## STATED TASK A
List each line of the rows below that contains the string "instances".

Well the mega storm is now caused by human climate change according to this article: http://crooksandliars.com/susie-madrak/meanwhile-back-planet-earth-we-had-bi.
“I imagine future Mars colonists will tell the story to their children when they say, “But why didn’t someone do something?”
That’s Minnesota meteorologist Paul Douglas in an exclusive interview with Brad Johnson about the “weather bomb” that just hit and the global warming deniers that populate his state:
My dad was the biggest Republican that ever walked the earth. He always said: “Actions have consequences.” To pretend that a 38% increase in greenhouse gases isn’t going to have any impact, that we can have our cake and eat it too, and smear it all over our face, and maybe have our grandchildren deal with the hangover, I think it is immoral.

## DATASET
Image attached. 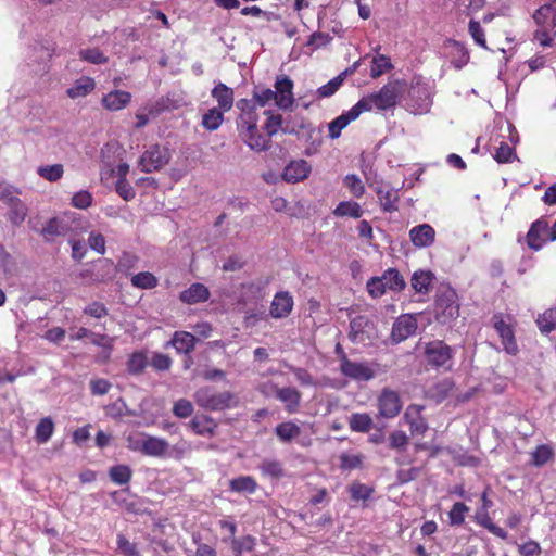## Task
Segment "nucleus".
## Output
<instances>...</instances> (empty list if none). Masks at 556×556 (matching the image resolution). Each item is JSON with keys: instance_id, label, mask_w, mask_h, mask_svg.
I'll return each instance as SVG.
<instances>
[{"instance_id": "obj_1", "label": "nucleus", "mask_w": 556, "mask_h": 556, "mask_svg": "<svg viewBox=\"0 0 556 556\" xmlns=\"http://www.w3.org/2000/svg\"><path fill=\"white\" fill-rule=\"evenodd\" d=\"M407 84L404 79L390 80L379 91L363 97L356 103L361 113L370 112L372 109L388 111L393 109L400 98L406 91Z\"/></svg>"}, {"instance_id": "obj_2", "label": "nucleus", "mask_w": 556, "mask_h": 556, "mask_svg": "<svg viewBox=\"0 0 556 556\" xmlns=\"http://www.w3.org/2000/svg\"><path fill=\"white\" fill-rule=\"evenodd\" d=\"M460 304L456 290L441 285L434 296L432 314L440 325H451L459 317Z\"/></svg>"}, {"instance_id": "obj_3", "label": "nucleus", "mask_w": 556, "mask_h": 556, "mask_svg": "<svg viewBox=\"0 0 556 556\" xmlns=\"http://www.w3.org/2000/svg\"><path fill=\"white\" fill-rule=\"evenodd\" d=\"M194 401L200 407L211 412L225 410L238 405L237 396L232 392H217L211 387L198 389Z\"/></svg>"}, {"instance_id": "obj_4", "label": "nucleus", "mask_w": 556, "mask_h": 556, "mask_svg": "<svg viewBox=\"0 0 556 556\" xmlns=\"http://www.w3.org/2000/svg\"><path fill=\"white\" fill-rule=\"evenodd\" d=\"M425 358L429 366L445 371L452 368L454 352L452 348L442 340H433L425 346Z\"/></svg>"}, {"instance_id": "obj_5", "label": "nucleus", "mask_w": 556, "mask_h": 556, "mask_svg": "<svg viewBox=\"0 0 556 556\" xmlns=\"http://www.w3.org/2000/svg\"><path fill=\"white\" fill-rule=\"evenodd\" d=\"M491 323L501 338L504 351L509 355H517L519 348L516 341L511 317L503 313H496L492 316Z\"/></svg>"}, {"instance_id": "obj_6", "label": "nucleus", "mask_w": 556, "mask_h": 556, "mask_svg": "<svg viewBox=\"0 0 556 556\" xmlns=\"http://www.w3.org/2000/svg\"><path fill=\"white\" fill-rule=\"evenodd\" d=\"M169 160L170 152L168 148L153 144L140 156L139 166L144 173L157 172L168 164Z\"/></svg>"}, {"instance_id": "obj_7", "label": "nucleus", "mask_w": 556, "mask_h": 556, "mask_svg": "<svg viewBox=\"0 0 556 556\" xmlns=\"http://www.w3.org/2000/svg\"><path fill=\"white\" fill-rule=\"evenodd\" d=\"M549 225L544 216L534 220L526 235L527 247L532 251H540L548 240Z\"/></svg>"}, {"instance_id": "obj_8", "label": "nucleus", "mask_w": 556, "mask_h": 556, "mask_svg": "<svg viewBox=\"0 0 556 556\" xmlns=\"http://www.w3.org/2000/svg\"><path fill=\"white\" fill-rule=\"evenodd\" d=\"M340 371L355 381H369L375 377V371L366 363L351 361L345 352H342Z\"/></svg>"}, {"instance_id": "obj_9", "label": "nucleus", "mask_w": 556, "mask_h": 556, "mask_svg": "<svg viewBox=\"0 0 556 556\" xmlns=\"http://www.w3.org/2000/svg\"><path fill=\"white\" fill-rule=\"evenodd\" d=\"M378 409L380 416L394 418L402 409V401L396 391L384 388L378 397Z\"/></svg>"}, {"instance_id": "obj_10", "label": "nucleus", "mask_w": 556, "mask_h": 556, "mask_svg": "<svg viewBox=\"0 0 556 556\" xmlns=\"http://www.w3.org/2000/svg\"><path fill=\"white\" fill-rule=\"evenodd\" d=\"M265 388H270L275 391V396L285 405V409L289 414L298 413L301 404V392L292 387L279 388L273 382H268Z\"/></svg>"}, {"instance_id": "obj_11", "label": "nucleus", "mask_w": 556, "mask_h": 556, "mask_svg": "<svg viewBox=\"0 0 556 556\" xmlns=\"http://www.w3.org/2000/svg\"><path fill=\"white\" fill-rule=\"evenodd\" d=\"M276 105L282 110H289L294 102L293 81L287 75H279L275 80Z\"/></svg>"}, {"instance_id": "obj_12", "label": "nucleus", "mask_w": 556, "mask_h": 556, "mask_svg": "<svg viewBox=\"0 0 556 556\" xmlns=\"http://www.w3.org/2000/svg\"><path fill=\"white\" fill-rule=\"evenodd\" d=\"M424 409V405L410 404L407 406L404 413V419L408 425L409 431L413 435H424L429 429L428 422L422 416Z\"/></svg>"}, {"instance_id": "obj_13", "label": "nucleus", "mask_w": 556, "mask_h": 556, "mask_svg": "<svg viewBox=\"0 0 556 556\" xmlns=\"http://www.w3.org/2000/svg\"><path fill=\"white\" fill-rule=\"evenodd\" d=\"M240 114L237 118V130L252 128L258 124L256 104L253 100L241 99L237 103Z\"/></svg>"}, {"instance_id": "obj_14", "label": "nucleus", "mask_w": 556, "mask_h": 556, "mask_svg": "<svg viewBox=\"0 0 556 556\" xmlns=\"http://www.w3.org/2000/svg\"><path fill=\"white\" fill-rule=\"evenodd\" d=\"M240 139L251 149L257 152L267 151L269 148V137L264 136L258 129V124L252 128L238 130Z\"/></svg>"}, {"instance_id": "obj_15", "label": "nucleus", "mask_w": 556, "mask_h": 556, "mask_svg": "<svg viewBox=\"0 0 556 556\" xmlns=\"http://www.w3.org/2000/svg\"><path fill=\"white\" fill-rule=\"evenodd\" d=\"M417 329V319L409 314L400 316L392 326L391 338L399 343L415 333Z\"/></svg>"}, {"instance_id": "obj_16", "label": "nucleus", "mask_w": 556, "mask_h": 556, "mask_svg": "<svg viewBox=\"0 0 556 556\" xmlns=\"http://www.w3.org/2000/svg\"><path fill=\"white\" fill-rule=\"evenodd\" d=\"M293 298L288 291H280L274 295L269 307V315L275 319L288 317L293 309Z\"/></svg>"}, {"instance_id": "obj_17", "label": "nucleus", "mask_w": 556, "mask_h": 556, "mask_svg": "<svg viewBox=\"0 0 556 556\" xmlns=\"http://www.w3.org/2000/svg\"><path fill=\"white\" fill-rule=\"evenodd\" d=\"M359 109L354 104L349 111L342 113L328 124V136L330 139H338L341 132L348 125L357 119L361 115Z\"/></svg>"}, {"instance_id": "obj_18", "label": "nucleus", "mask_w": 556, "mask_h": 556, "mask_svg": "<svg viewBox=\"0 0 556 556\" xmlns=\"http://www.w3.org/2000/svg\"><path fill=\"white\" fill-rule=\"evenodd\" d=\"M409 239L416 248H427L435 240V230L429 224H421L409 230Z\"/></svg>"}, {"instance_id": "obj_19", "label": "nucleus", "mask_w": 556, "mask_h": 556, "mask_svg": "<svg viewBox=\"0 0 556 556\" xmlns=\"http://www.w3.org/2000/svg\"><path fill=\"white\" fill-rule=\"evenodd\" d=\"M211 296L208 288L201 282H193L189 288L181 291L179 300L188 305L206 302Z\"/></svg>"}, {"instance_id": "obj_20", "label": "nucleus", "mask_w": 556, "mask_h": 556, "mask_svg": "<svg viewBox=\"0 0 556 556\" xmlns=\"http://www.w3.org/2000/svg\"><path fill=\"white\" fill-rule=\"evenodd\" d=\"M311 165L305 160L290 162L283 170L282 177L287 182L296 184L308 177Z\"/></svg>"}, {"instance_id": "obj_21", "label": "nucleus", "mask_w": 556, "mask_h": 556, "mask_svg": "<svg viewBox=\"0 0 556 556\" xmlns=\"http://www.w3.org/2000/svg\"><path fill=\"white\" fill-rule=\"evenodd\" d=\"M131 101V93L124 90H113L104 94L101 103L110 112H117L125 109Z\"/></svg>"}, {"instance_id": "obj_22", "label": "nucleus", "mask_w": 556, "mask_h": 556, "mask_svg": "<svg viewBox=\"0 0 556 556\" xmlns=\"http://www.w3.org/2000/svg\"><path fill=\"white\" fill-rule=\"evenodd\" d=\"M212 98L217 102V109L228 112L232 109L235 102V92L232 88L224 83H218L211 91Z\"/></svg>"}, {"instance_id": "obj_23", "label": "nucleus", "mask_w": 556, "mask_h": 556, "mask_svg": "<svg viewBox=\"0 0 556 556\" xmlns=\"http://www.w3.org/2000/svg\"><path fill=\"white\" fill-rule=\"evenodd\" d=\"M197 338L188 331H175L167 345L175 348L178 354H191L194 350Z\"/></svg>"}, {"instance_id": "obj_24", "label": "nucleus", "mask_w": 556, "mask_h": 556, "mask_svg": "<svg viewBox=\"0 0 556 556\" xmlns=\"http://www.w3.org/2000/svg\"><path fill=\"white\" fill-rule=\"evenodd\" d=\"M376 192L383 212L392 213L399 210V190L390 186H381Z\"/></svg>"}, {"instance_id": "obj_25", "label": "nucleus", "mask_w": 556, "mask_h": 556, "mask_svg": "<svg viewBox=\"0 0 556 556\" xmlns=\"http://www.w3.org/2000/svg\"><path fill=\"white\" fill-rule=\"evenodd\" d=\"M142 453L150 457H164L168 450V442L165 439L146 434Z\"/></svg>"}, {"instance_id": "obj_26", "label": "nucleus", "mask_w": 556, "mask_h": 556, "mask_svg": "<svg viewBox=\"0 0 556 556\" xmlns=\"http://www.w3.org/2000/svg\"><path fill=\"white\" fill-rule=\"evenodd\" d=\"M189 427L198 435L214 437L217 424L212 417L201 415L193 417L189 422Z\"/></svg>"}, {"instance_id": "obj_27", "label": "nucleus", "mask_w": 556, "mask_h": 556, "mask_svg": "<svg viewBox=\"0 0 556 556\" xmlns=\"http://www.w3.org/2000/svg\"><path fill=\"white\" fill-rule=\"evenodd\" d=\"M96 89V81L89 76H81L76 79L72 87L67 88L66 94L71 99L84 98Z\"/></svg>"}, {"instance_id": "obj_28", "label": "nucleus", "mask_w": 556, "mask_h": 556, "mask_svg": "<svg viewBox=\"0 0 556 556\" xmlns=\"http://www.w3.org/2000/svg\"><path fill=\"white\" fill-rule=\"evenodd\" d=\"M410 97L419 101L416 106V110L419 112L428 111L432 104L429 86L419 79L413 84Z\"/></svg>"}, {"instance_id": "obj_29", "label": "nucleus", "mask_w": 556, "mask_h": 556, "mask_svg": "<svg viewBox=\"0 0 556 556\" xmlns=\"http://www.w3.org/2000/svg\"><path fill=\"white\" fill-rule=\"evenodd\" d=\"M532 18L535 24L548 23L552 28L556 29V0H551L536 9Z\"/></svg>"}, {"instance_id": "obj_30", "label": "nucleus", "mask_w": 556, "mask_h": 556, "mask_svg": "<svg viewBox=\"0 0 556 556\" xmlns=\"http://www.w3.org/2000/svg\"><path fill=\"white\" fill-rule=\"evenodd\" d=\"M17 263L15 257L0 242V278L9 279L16 274Z\"/></svg>"}, {"instance_id": "obj_31", "label": "nucleus", "mask_w": 556, "mask_h": 556, "mask_svg": "<svg viewBox=\"0 0 556 556\" xmlns=\"http://www.w3.org/2000/svg\"><path fill=\"white\" fill-rule=\"evenodd\" d=\"M68 226L63 219L53 217L50 218L41 230V235L47 241H53L56 237H63L67 233Z\"/></svg>"}, {"instance_id": "obj_32", "label": "nucleus", "mask_w": 556, "mask_h": 556, "mask_svg": "<svg viewBox=\"0 0 556 556\" xmlns=\"http://www.w3.org/2000/svg\"><path fill=\"white\" fill-rule=\"evenodd\" d=\"M302 430L299 425L293 421L280 422L275 427V434L281 443H290L299 438Z\"/></svg>"}, {"instance_id": "obj_33", "label": "nucleus", "mask_w": 556, "mask_h": 556, "mask_svg": "<svg viewBox=\"0 0 556 556\" xmlns=\"http://www.w3.org/2000/svg\"><path fill=\"white\" fill-rule=\"evenodd\" d=\"M225 113H226L225 111L217 109V108H212V109L207 110L202 115L201 126L208 131L217 130L223 125V123L225 121V117H224Z\"/></svg>"}, {"instance_id": "obj_34", "label": "nucleus", "mask_w": 556, "mask_h": 556, "mask_svg": "<svg viewBox=\"0 0 556 556\" xmlns=\"http://www.w3.org/2000/svg\"><path fill=\"white\" fill-rule=\"evenodd\" d=\"M434 276L430 270H417L412 277L413 289L420 294H427L430 291Z\"/></svg>"}, {"instance_id": "obj_35", "label": "nucleus", "mask_w": 556, "mask_h": 556, "mask_svg": "<svg viewBox=\"0 0 556 556\" xmlns=\"http://www.w3.org/2000/svg\"><path fill=\"white\" fill-rule=\"evenodd\" d=\"M229 489L237 493H255L257 482L252 476H240L229 481Z\"/></svg>"}, {"instance_id": "obj_36", "label": "nucleus", "mask_w": 556, "mask_h": 556, "mask_svg": "<svg viewBox=\"0 0 556 556\" xmlns=\"http://www.w3.org/2000/svg\"><path fill=\"white\" fill-rule=\"evenodd\" d=\"M267 115L266 122L263 126L265 131L264 136L269 137V148L271 147V137L277 135L279 130L287 132V129H282L283 118L281 114H275L271 111H265Z\"/></svg>"}, {"instance_id": "obj_37", "label": "nucleus", "mask_w": 556, "mask_h": 556, "mask_svg": "<svg viewBox=\"0 0 556 556\" xmlns=\"http://www.w3.org/2000/svg\"><path fill=\"white\" fill-rule=\"evenodd\" d=\"M535 25L538 28L533 33V40L542 47H552L556 39V29L552 28L548 23Z\"/></svg>"}, {"instance_id": "obj_38", "label": "nucleus", "mask_w": 556, "mask_h": 556, "mask_svg": "<svg viewBox=\"0 0 556 556\" xmlns=\"http://www.w3.org/2000/svg\"><path fill=\"white\" fill-rule=\"evenodd\" d=\"M110 480L117 484H128L132 478V469L128 465H115L109 469Z\"/></svg>"}, {"instance_id": "obj_39", "label": "nucleus", "mask_w": 556, "mask_h": 556, "mask_svg": "<svg viewBox=\"0 0 556 556\" xmlns=\"http://www.w3.org/2000/svg\"><path fill=\"white\" fill-rule=\"evenodd\" d=\"M332 213L337 217L359 218L363 215V210L357 202L342 201L336 206Z\"/></svg>"}, {"instance_id": "obj_40", "label": "nucleus", "mask_w": 556, "mask_h": 556, "mask_svg": "<svg viewBox=\"0 0 556 556\" xmlns=\"http://www.w3.org/2000/svg\"><path fill=\"white\" fill-rule=\"evenodd\" d=\"M381 278L387 289L393 291H402L406 287V282L400 271L395 268L387 269Z\"/></svg>"}, {"instance_id": "obj_41", "label": "nucleus", "mask_w": 556, "mask_h": 556, "mask_svg": "<svg viewBox=\"0 0 556 556\" xmlns=\"http://www.w3.org/2000/svg\"><path fill=\"white\" fill-rule=\"evenodd\" d=\"M393 70L391 59L384 54H378L371 61L370 77L376 79Z\"/></svg>"}, {"instance_id": "obj_42", "label": "nucleus", "mask_w": 556, "mask_h": 556, "mask_svg": "<svg viewBox=\"0 0 556 556\" xmlns=\"http://www.w3.org/2000/svg\"><path fill=\"white\" fill-rule=\"evenodd\" d=\"M372 419L368 414L355 413L350 417L349 426L354 432L366 433L372 428Z\"/></svg>"}, {"instance_id": "obj_43", "label": "nucleus", "mask_w": 556, "mask_h": 556, "mask_svg": "<svg viewBox=\"0 0 556 556\" xmlns=\"http://www.w3.org/2000/svg\"><path fill=\"white\" fill-rule=\"evenodd\" d=\"M263 476L271 479H281L285 476V468L281 462L277 459H265L260 466Z\"/></svg>"}, {"instance_id": "obj_44", "label": "nucleus", "mask_w": 556, "mask_h": 556, "mask_svg": "<svg viewBox=\"0 0 556 556\" xmlns=\"http://www.w3.org/2000/svg\"><path fill=\"white\" fill-rule=\"evenodd\" d=\"M54 431V422L50 417L41 418L35 430V438L38 443H47Z\"/></svg>"}, {"instance_id": "obj_45", "label": "nucleus", "mask_w": 556, "mask_h": 556, "mask_svg": "<svg viewBox=\"0 0 556 556\" xmlns=\"http://www.w3.org/2000/svg\"><path fill=\"white\" fill-rule=\"evenodd\" d=\"M148 365V357L144 352H134L127 362V370L131 375H140Z\"/></svg>"}, {"instance_id": "obj_46", "label": "nucleus", "mask_w": 556, "mask_h": 556, "mask_svg": "<svg viewBox=\"0 0 556 556\" xmlns=\"http://www.w3.org/2000/svg\"><path fill=\"white\" fill-rule=\"evenodd\" d=\"M538 327L542 333H549L556 329V307L546 309L536 319Z\"/></svg>"}, {"instance_id": "obj_47", "label": "nucleus", "mask_w": 556, "mask_h": 556, "mask_svg": "<svg viewBox=\"0 0 556 556\" xmlns=\"http://www.w3.org/2000/svg\"><path fill=\"white\" fill-rule=\"evenodd\" d=\"M27 214H28V208L22 200L20 202H15L14 205H11L8 207V219L14 226L22 225L24 223Z\"/></svg>"}, {"instance_id": "obj_48", "label": "nucleus", "mask_w": 556, "mask_h": 556, "mask_svg": "<svg viewBox=\"0 0 556 556\" xmlns=\"http://www.w3.org/2000/svg\"><path fill=\"white\" fill-rule=\"evenodd\" d=\"M469 507L463 502H456L448 511V523L452 527H459L465 522V516Z\"/></svg>"}, {"instance_id": "obj_49", "label": "nucleus", "mask_w": 556, "mask_h": 556, "mask_svg": "<svg viewBox=\"0 0 556 556\" xmlns=\"http://www.w3.org/2000/svg\"><path fill=\"white\" fill-rule=\"evenodd\" d=\"M157 283V278L150 271H141L131 277V285L138 289H153Z\"/></svg>"}, {"instance_id": "obj_50", "label": "nucleus", "mask_w": 556, "mask_h": 556, "mask_svg": "<svg viewBox=\"0 0 556 556\" xmlns=\"http://www.w3.org/2000/svg\"><path fill=\"white\" fill-rule=\"evenodd\" d=\"M346 71L341 73L340 75L333 77L330 79L327 84L323 85L317 89V96L318 98H328L333 96L339 88L342 86L344 81Z\"/></svg>"}, {"instance_id": "obj_51", "label": "nucleus", "mask_w": 556, "mask_h": 556, "mask_svg": "<svg viewBox=\"0 0 556 556\" xmlns=\"http://www.w3.org/2000/svg\"><path fill=\"white\" fill-rule=\"evenodd\" d=\"M374 488L371 486H368L364 483H361L358 481H355L353 483L350 484L349 486V493H350V496L353 501H367L368 498H370V496L372 495L374 493Z\"/></svg>"}, {"instance_id": "obj_52", "label": "nucleus", "mask_w": 556, "mask_h": 556, "mask_svg": "<svg viewBox=\"0 0 556 556\" xmlns=\"http://www.w3.org/2000/svg\"><path fill=\"white\" fill-rule=\"evenodd\" d=\"M37 173L41 178L50 182H55L62 178L64 167L62 164L45 165L38 167Z\"/></svg>"}, {"instance_id": "obj_53", "label": "nucleus", "mask_w": 556, "mask_h": 556, "mask_svg": "<svg viewBox=\"0 0 556 556\" xmlns=\"http://www.w3.org/2000/svg\"><path fill=\"white\" fill-rule=\"evenodd\" d=\"M453 389L454 382L451 379H444L433 386L431 389V396L440 403L448 396Z\"/></svg>"}, {"instance_id": "obj_54", "label": "nucleus", "mask_w": 556, "mask_h": 556, "mask_svg": "<svg viewBox=\"0 0 556 556\" xmlns=\"http://www.w3.org/2000/svg\"><path fill=\"white\" fill-rule=\"evenodd\" d=\"M116 544L118 553L123 556H140L137 544L130 542L123 533L117 534Z\"/></svg>"}, {"instance_id": "obj_55", "label": "nucleus", "mask_w": 556, "mask_h": 556, "mask_svg": "<svg viewBox=\"0 0 556 556\" xmlns=\"http://www.w3.org/2000/svg\"><path fill=\"white\" fill-rule=\"evenodd\" d=\"M368 325V318L366 316H363V315H358L354 318H352V320L350 321V328H351V331H350V339L353 341V342H356L358 340H363V338L361 337L364 332V328Z\"/></svg>"}, {"instance_id": "obj_56", "label": "nucleus", "mask_w": 556, "mask_h": 556, "mask_svg": "<svg viewBox=\"0 0 556 556\" xmlns=\"http://www.w3.org/2000/svg\"><path fill=\"white\" fill-rule=\"evenodd\" d=\"M468 31L472 37L473 41L476 42V45L483 49H488L485 33L484 29L481 27L480 22L470 20L468 24Z\"/></svg>"}, {"instance_id": "obj_57", "label": "nucleus", "mask_w": 556, "mask_h": 556, "mask_svg": "<svg viewBox=\"0 0 556 556\" xmlns=\"http://www.w3.org/2000/svg\"><path fill=\"white\" fill-rule=\"evenodd\" d=\"M553 450L548 445H539L531 454L532 464L538 467L543 466L553 457Z\"/></svg>"}, {"instance_id": "obj_58", "label": "nucleus", "mask_w": 556, "mask_h": 556, "mask_svg": "<svg viewBox=\"0 0 556 556\" xmlns=\"http://www.w3.org/2000/svg\"><path fill=\"white\" fill-rule=\"evenodd\" d=\"M93 202V195L88 190H80L76 192L71 200L72 206L79 208V210H86L92 205Z\"/></svg>"}, {"instance_id": "obj_59", "label": "nucleus", "mask_w": 556, "mask_h": 556, "mask_svg": "<svg viewBox=\"0 0 556 556\" xmlns=\"http://www.w3.org/2000/svg\"><path fill=\"white\" fill-rule=\"evenodd\" d=\"M232 549L236 556H241L243 551L251 552L255 547V538L252 535H245L242 539L232 540Z\"/></svg>"}, {"instance_id": "obj_60", "label": "nucleus", "mask_w": 556, "mask_h": 556, "mask_svg": "<svg viewBox=\"0 0 556 556\" xmlns=\"http://www.w3.org/2000/svg\"><path fill=\"white\" fill-rule=\"evenodd\" d=\"M256 105L265 106L271 101L276 102V93L269 88H255L253 91V99Z\"/></svg>"}, {"instance_id": "obj_61", "label": "nucleus", "mask_w": 556, "mask_h": 556, "mask_svg": "<svg viewBox=\"0 0 556 556\" xmlns=\"http://www.w3.org/2000/svg\"><path fill=\"white\" fill-rule=\"evenodd\" d=\"M344 186L350 190V192L355 198H361L365 192V187L357 175L350 174L346 175L344 180Z\"/></svg>"}, {"instance_id": "obj_62", "label": "nucleus", "mask_w": 556, "mask_h": 556, "mask_svg": "<svg viewBox=\"0 0 556 556\" xmlns=\"http://www.w3.org/2000/svg\"><path fill=\"white\" fill-rule=\"evenodd\" d=\"M146 434L147 433L140 432V431L129 432L125 437L127 448L132 451V452H140V453H142V446L141 445L144 443Z\"/></svg>"}, {"instance_id": "obj_63", "label": "nucleus", "mask_w": 556, "mask_h": 556, "mask_svg": "<svg viewBox=\"0 0 556 556\" xmlns=\"http://www.w3.org/2000/svg\"><path fill=\"white\" fill-rule=\"evenodd\" d=\"M173 361L169 355L155 352L150 361V365L157 371H166L172 367Z\"/></svg>"}, {"instance_id": "obj_64", "label": "nucleus", "mask_w": 556, "mask_h": 556, "mask_svg": "<svg viewBox=\"0 0 556 556\" xmlns=\"http://www.w3.org/2000/svg\"><path fill=\"white\" fill-rule=\"evenodd\" d=\"M520 556H541L542 548L536 541L529 540L518 546Z\"/></svg>"}]
</instances>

## STATED TASK B
Extend the climate change commentary above, beginning after its final sentence.

## TASK RESULT A
<instances>...</instances> (empty list if none). Masks at 556×556 (matching the image resolution). Each item is JSON with keys: instance_id, label, mask_w, mask_h, mask_svg.
<instances>
</instances>

## TASK RESULT B
Meteorologist Jeff Masters puts this massive superstorm into context:
Yesterday’s 28.20″ (955 mb) low pressure reading in Minnesota breaks not only the 28.28″ (958 mb) previous “USA-interior-of-the-continent-record” from Cleveland, Ohio during the Great Ohio Storm of Jan. 26, 1978 (a lower reading in Canada during this event bottomed out at an amazing 28.05″/950 mb), but also the lowest pressure ever measured anywhere in the continental United States aside from the Atlantic Coast. The modern Pacific Coast record is 28.40″ (962mb) at Quillayute, Washington on Dec. 1, 1987. An older reading, taken on a ship offshore from the mouth of the Umpqua River in Oregon during the famous “Storm King” event on January 9, 1880, is tied with yesterday’s 28.20″ (955 mb.)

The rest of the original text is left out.